Quanto a Lima Barreto, é de sua própria lavra
a explicação de que não aceita limites rígidos
que enquadrem sua produção nesse ou naquele
gênero. No artigo de 1916 intitulado “Amplius”
publicado no jornal A Época e posteriormente
transformado em prefácio da coletânea de contos
Histórias e sonhos, por ele organizada em 1920, o escritor faz
uma explanação da sua concepção de literatura. Em um
dos pontos altos do texto, responde a uma carta
anônima recebida de um possível leitor tecendo
críticas ao romance Triste fim de Policarpo Quaresma, publicado em livro em 1915.
Entre os defeitos elencados estaria o de que Lima Barreto empregava processos do
jornalismo nos seus romances, principalmente em Recordações do escrivão Isaías Ca-
minha. Ao que o escritor respondeu:
Poderia responder-lhe que, em geral, os chamados processos do jornalismo vieram do
romance; mas mesmo que, nos meus, se dê o contrário, não lhes vejo mal algum, des-
de que eles contribuam por menos que seja para comunicar o que observo; desde que
possam concorrer para diminuir os motivos de desinteligência entre os homens que
me cercam. Se conseguirem isso, por pouco que seja, dou-me por satisfeito, pois todos
os meios são bons quando o fim é alto... (BARRETO, 1961b, p. 34)

_Instrução_
Repita a passagem do texto sobre Lima Barreto começando em "publicado no jornal" e terminando em "livro em 1915.".

Itens armazenados de uma coleção
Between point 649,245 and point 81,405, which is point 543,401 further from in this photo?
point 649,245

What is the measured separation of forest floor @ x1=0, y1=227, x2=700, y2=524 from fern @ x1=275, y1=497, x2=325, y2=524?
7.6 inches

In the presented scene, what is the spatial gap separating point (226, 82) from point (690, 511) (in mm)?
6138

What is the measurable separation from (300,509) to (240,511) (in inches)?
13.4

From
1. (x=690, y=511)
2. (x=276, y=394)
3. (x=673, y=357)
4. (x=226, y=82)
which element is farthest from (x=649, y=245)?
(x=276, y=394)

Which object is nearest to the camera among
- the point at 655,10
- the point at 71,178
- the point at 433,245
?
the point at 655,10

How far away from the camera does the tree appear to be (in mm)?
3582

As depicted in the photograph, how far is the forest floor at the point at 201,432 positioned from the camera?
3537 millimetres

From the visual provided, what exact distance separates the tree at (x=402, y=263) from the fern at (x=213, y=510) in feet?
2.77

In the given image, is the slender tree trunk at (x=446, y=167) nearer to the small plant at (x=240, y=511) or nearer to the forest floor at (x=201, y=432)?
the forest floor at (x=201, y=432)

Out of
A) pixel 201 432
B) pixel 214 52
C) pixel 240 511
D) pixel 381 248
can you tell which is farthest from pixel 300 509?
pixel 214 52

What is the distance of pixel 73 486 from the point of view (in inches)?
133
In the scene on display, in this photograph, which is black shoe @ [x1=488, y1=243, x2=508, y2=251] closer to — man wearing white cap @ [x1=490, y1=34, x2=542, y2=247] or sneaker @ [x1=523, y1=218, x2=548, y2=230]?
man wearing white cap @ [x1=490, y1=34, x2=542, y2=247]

_Resposta_
publicado no jornal A Época e posteriormente
transformado em prefácio da coletânea de contos
Histórias e sonhos, por ele organizada em 1920, o escritor faz
uma explanação da sua concepção de literatura. Em um
dos pontos altos do texto, responde a uma carta
anônima recebida de um possível leitor tecendo
críticas ao romance Triste fim de Policarpo Quaresma, publicado em livro em 1915.